* _TASK ITEM 1_:
The hummingbird text calls the deep tissue massage painful and bruising. According to the text, what made that massage worthwhile?
* _TASK ITEM 2_:
Duplicate the part of the hummingbird text that begins at the words "At that time" and stops after the words "daring the risk.".

* _SUPPLIED TEXT_:
-- Opening Marker --

During a deep tissue massage today, and as the therapist walked along my spine, I remembered these pictures I had taken at Easter. I'm impressed I could think at all. Breathing was nearly impossible. I usually go for the fluff spa kind of massages with lovely smelling oils and warm towels. This one today, though painful and bruising, helped free up some spasms that I have had since yoga class on Saturday.
I'm not sure what triggered these memories. My therapist has her own theories. Earlier this spring as I sat out on the deck chair reading, a little hummingbird would excitedly hover over my chair. I didn't pay too much attention to it but after the third day I decided to investigate closer. I found a lovely little nest with two eggs the size of Cadbury mini eggs. The perfection of the nest and the beauty of the little eggs impressed me. A few days later, I wanted to share with my daughter this little wonder. Unfortunately what we discovered is now documented in the photos. I wondered if a cat or larger bird had played havoc with the nest. And there on the ground were the broken eggs but clearly more than an egg.
At that time I thought a lot about motherhood. How sometimes things don't go as planned.Infants die. They are sick or handicapped. They turn into Charles Manson. (I know it's a bit dramatic but they are my thoughts). I wondered if that little hummingbird started all over again. Or if she gave up. Not daring the risk.
Maybe the masseuse is right. Maybe that little hummingbird was coming across the veil trying to teach me something. I wish I had paid more attention.

-- Closing Marker --

Stored data
-- Opening Marker --

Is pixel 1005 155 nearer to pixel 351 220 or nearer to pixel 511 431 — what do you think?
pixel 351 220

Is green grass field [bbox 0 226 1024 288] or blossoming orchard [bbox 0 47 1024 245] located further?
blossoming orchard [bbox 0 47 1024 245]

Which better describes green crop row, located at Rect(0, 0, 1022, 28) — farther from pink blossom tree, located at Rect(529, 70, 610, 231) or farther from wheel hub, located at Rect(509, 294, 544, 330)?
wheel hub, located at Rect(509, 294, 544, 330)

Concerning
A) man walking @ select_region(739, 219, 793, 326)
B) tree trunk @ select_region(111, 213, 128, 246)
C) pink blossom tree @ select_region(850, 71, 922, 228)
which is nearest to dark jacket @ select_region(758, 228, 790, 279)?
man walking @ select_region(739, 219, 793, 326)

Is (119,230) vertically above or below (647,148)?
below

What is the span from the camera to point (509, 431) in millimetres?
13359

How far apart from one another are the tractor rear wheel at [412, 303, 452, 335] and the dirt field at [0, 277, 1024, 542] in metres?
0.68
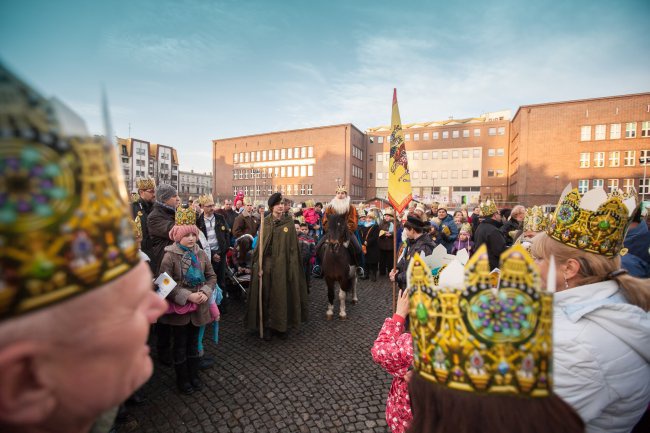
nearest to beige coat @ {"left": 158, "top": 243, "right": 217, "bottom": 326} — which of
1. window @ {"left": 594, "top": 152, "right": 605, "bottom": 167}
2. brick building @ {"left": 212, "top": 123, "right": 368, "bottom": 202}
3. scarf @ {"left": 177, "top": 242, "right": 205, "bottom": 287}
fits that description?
scarf @ {"left": 177, "top": 242, "right": 205, "bottom": 287}

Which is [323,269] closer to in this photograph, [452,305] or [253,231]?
[253,231]

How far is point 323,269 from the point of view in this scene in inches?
243

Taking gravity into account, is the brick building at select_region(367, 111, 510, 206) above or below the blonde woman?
above

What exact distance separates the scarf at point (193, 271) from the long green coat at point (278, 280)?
1.50 meters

-- Closing Marker --

* _WRITTEN ANSWER 1_:
It helped free up spasms the narrator had had since a yoga class on Saturday.

* _WRITTEN ANSWER 2_:
At that time I thought a lot about motherhood. How sometimes things don't go as planned.Infants die. They are sick or handicapped. They turn into Charles Manson. (I know it's a bit dramatic but they are my thoughts). I wondered if that little hummingbird started all over again. Or if she gave up. Not daring the risk.